Danny Kent became Great Britain's first Grand Prix motorcycle world champion since Barry Sheene in 1977, by winning the championship at the final race of the season in Valencia. Leopard Racing rider Kent started the season with wins at three of the first four races and his lowest finish in the first half of the season was fourth, leading the championship by 66 points at the mid-season break. He only visited the podium once in the second half of the season – a victory at Silverstone – as Enea Bastianini (Gresini Racing) and latterly, Miguel Oliveira (Ajo Motorsport) started to cut into his advantage. Oliveira trailed Kent by 110 points with 6 races remaining, but finished with 4 wins and 2 seconds in those races, and took the championship race to the final event as he became the closest challenger to Kent. Ultimately, Kent's ninth-place finish in Valencia gave him the championship by six points over Oliveira; both riders finished with six wins each, as Oliveira became Portugal's first motorcycle Grand Prix race-winner. Bastianini finished third in the championship, fifty-three points behind Kent; he won one race during the season, at Misano.

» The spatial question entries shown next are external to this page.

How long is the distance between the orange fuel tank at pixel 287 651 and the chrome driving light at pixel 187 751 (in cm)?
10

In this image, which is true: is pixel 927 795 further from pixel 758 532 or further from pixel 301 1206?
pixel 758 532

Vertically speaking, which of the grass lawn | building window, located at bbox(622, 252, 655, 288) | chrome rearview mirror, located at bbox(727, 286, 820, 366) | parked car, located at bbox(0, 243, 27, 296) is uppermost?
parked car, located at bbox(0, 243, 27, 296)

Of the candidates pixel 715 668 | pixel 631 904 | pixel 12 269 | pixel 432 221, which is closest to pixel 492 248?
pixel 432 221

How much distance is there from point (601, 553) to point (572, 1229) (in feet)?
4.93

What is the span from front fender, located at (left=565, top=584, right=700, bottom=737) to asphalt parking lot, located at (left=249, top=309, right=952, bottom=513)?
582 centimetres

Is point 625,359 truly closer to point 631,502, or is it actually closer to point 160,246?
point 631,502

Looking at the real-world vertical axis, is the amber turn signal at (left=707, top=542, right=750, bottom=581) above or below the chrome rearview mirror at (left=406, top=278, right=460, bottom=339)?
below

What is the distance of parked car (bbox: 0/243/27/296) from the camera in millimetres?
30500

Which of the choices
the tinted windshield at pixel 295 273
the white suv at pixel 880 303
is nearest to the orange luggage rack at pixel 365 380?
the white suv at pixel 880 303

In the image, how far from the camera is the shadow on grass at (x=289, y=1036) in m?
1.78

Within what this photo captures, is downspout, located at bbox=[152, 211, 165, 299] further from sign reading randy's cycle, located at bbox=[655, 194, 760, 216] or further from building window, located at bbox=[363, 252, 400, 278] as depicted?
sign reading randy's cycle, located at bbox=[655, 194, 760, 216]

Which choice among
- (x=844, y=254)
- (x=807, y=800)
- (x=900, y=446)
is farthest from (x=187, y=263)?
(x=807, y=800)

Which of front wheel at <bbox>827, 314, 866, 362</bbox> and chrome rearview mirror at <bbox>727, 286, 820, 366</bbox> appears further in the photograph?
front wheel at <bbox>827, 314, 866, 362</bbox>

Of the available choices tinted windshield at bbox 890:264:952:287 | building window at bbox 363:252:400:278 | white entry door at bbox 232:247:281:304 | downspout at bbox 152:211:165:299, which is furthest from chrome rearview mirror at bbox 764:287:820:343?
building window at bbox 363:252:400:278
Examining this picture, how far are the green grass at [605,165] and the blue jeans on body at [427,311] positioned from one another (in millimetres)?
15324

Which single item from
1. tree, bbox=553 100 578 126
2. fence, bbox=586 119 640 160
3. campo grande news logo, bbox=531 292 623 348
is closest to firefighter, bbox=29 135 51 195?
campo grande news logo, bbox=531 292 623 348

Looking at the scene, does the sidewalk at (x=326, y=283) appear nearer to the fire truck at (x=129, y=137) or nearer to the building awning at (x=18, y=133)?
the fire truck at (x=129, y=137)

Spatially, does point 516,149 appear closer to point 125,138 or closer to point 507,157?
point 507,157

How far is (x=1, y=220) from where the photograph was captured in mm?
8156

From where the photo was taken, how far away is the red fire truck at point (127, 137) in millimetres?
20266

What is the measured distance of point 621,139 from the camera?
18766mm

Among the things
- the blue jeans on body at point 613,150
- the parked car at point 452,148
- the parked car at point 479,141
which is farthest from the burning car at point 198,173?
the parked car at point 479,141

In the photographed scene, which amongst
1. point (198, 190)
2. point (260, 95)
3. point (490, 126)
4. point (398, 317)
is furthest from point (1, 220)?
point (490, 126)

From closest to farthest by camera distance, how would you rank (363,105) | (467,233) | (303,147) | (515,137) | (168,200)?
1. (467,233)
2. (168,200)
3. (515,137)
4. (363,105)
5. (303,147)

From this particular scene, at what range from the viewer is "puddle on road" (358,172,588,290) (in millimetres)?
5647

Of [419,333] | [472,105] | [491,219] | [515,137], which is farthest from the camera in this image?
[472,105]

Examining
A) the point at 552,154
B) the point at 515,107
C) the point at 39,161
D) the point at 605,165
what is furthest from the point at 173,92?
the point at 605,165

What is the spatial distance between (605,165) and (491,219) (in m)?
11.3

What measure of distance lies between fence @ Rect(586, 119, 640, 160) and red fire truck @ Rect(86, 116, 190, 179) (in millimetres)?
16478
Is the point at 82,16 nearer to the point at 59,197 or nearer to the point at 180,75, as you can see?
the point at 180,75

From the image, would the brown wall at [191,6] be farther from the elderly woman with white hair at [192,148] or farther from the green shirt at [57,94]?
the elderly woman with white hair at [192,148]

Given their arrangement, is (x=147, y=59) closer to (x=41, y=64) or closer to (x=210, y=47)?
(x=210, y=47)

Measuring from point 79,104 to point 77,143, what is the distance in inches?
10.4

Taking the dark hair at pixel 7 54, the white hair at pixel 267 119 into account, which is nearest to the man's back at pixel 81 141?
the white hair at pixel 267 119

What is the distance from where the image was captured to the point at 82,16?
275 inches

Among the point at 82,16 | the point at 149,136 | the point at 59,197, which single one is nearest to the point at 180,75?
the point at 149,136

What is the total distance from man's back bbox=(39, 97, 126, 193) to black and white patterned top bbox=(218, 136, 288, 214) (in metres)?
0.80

Romano Fenati was the race-winner at Le Mans for Sky Racing Team VR46, and Niccolò Antonelli won two races for Ongetta–Rivacold at Brno, and Motegi. The duo battled for fourth in the championship, which was settled in Fenati's favour after Antonelli took Fenati, Efrén Vázquez and himself out of the final race at Valencia. The season's other winners were Alexis Masbou, who won the season-opening race in Qatar for SaxoPrint–RTG, and Livio Loi, who won by nearly 40 seconds at Indianapolis in a wet-to-dry race for RW Racing GP. The top rookie rider was Jorge Navarro for Estrella Galicia 0,0 in seventh place in the final championship standings; he finished with four podium finishes in the final five races. The manufacturers' standings were headed by Honda for the first time in the lightweight class since 2001, with at least one motorcycle from the company finishing on the podium – including eleven wins – at every race during the season. Honda finished 70 points clear of KTM, who won the remaining 7 races.